During the global financial crisis in 2008, as the Chinese real estate market wobbled and exports plummeted, Beijing launched a huge economic stimulus package, channelling trillions of renminbi worth of bank loans into infrastructure projects to boost growth. New roads, airports, railways and apartments sprang up across the country and the manufacturing sector quickly rebounded from its slump.
Some economists believe Beijing is likely to repeat that trick this year, albeit on a smaller scale, by loosening monetary policy and stimulating growth through new infrastructure projects. Largely in expectation of this, many analysts have recently upgraded their gross domestic product growth forecasts, with the consensus falling somewhere between 8 and 9 per cent for the year, compared with 9.2 per cent in 2011.

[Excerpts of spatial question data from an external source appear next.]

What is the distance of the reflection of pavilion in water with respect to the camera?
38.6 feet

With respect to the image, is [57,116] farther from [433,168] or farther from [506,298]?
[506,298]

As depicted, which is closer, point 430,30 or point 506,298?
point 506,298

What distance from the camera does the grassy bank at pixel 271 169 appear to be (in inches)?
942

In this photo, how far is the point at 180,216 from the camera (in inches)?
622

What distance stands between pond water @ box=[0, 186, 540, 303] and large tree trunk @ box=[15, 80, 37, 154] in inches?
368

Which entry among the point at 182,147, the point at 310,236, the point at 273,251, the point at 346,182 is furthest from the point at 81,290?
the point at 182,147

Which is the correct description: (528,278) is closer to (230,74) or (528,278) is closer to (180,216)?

On the other hand, the government's official GDP growth target has been lowered to 7.5 per cent for the year, the first time it has been less than 8 per cent in seven years.
China is expected to release first-quarter GDP figures on Friday, with expectations that the world's second-largest economy grew 8.4 per cent in the first three months compared with a year ago.
But some economists with the ear of top policy makers say Beijing does not have the will or the capacity to stimulate the economy again.
"According to the Chinese economic model the government can only boost growth by easing monetary policy and pumping up infrastructure spending but there is no way to do that this year," says Yuan Gangming, an influential economist at Tsinghua University. "All the bullets were spent a couple of years ago, infrastructure investment has already peaked and monetary policy is already loose."
Many analysts agree that on this occasion HSBC's PMI is probably closer to the mark than the official reading. There appear to be problems with how the government's PMI is adjusted for seasonal variations. And weak data in everything from industrial company profits to power usage in the first two months of the year support the more bearish picture presented by HSBC.
That is bad news for anyone looking for evidence that the world's workshop is revving up again and that the global economy is on the road to real recovery.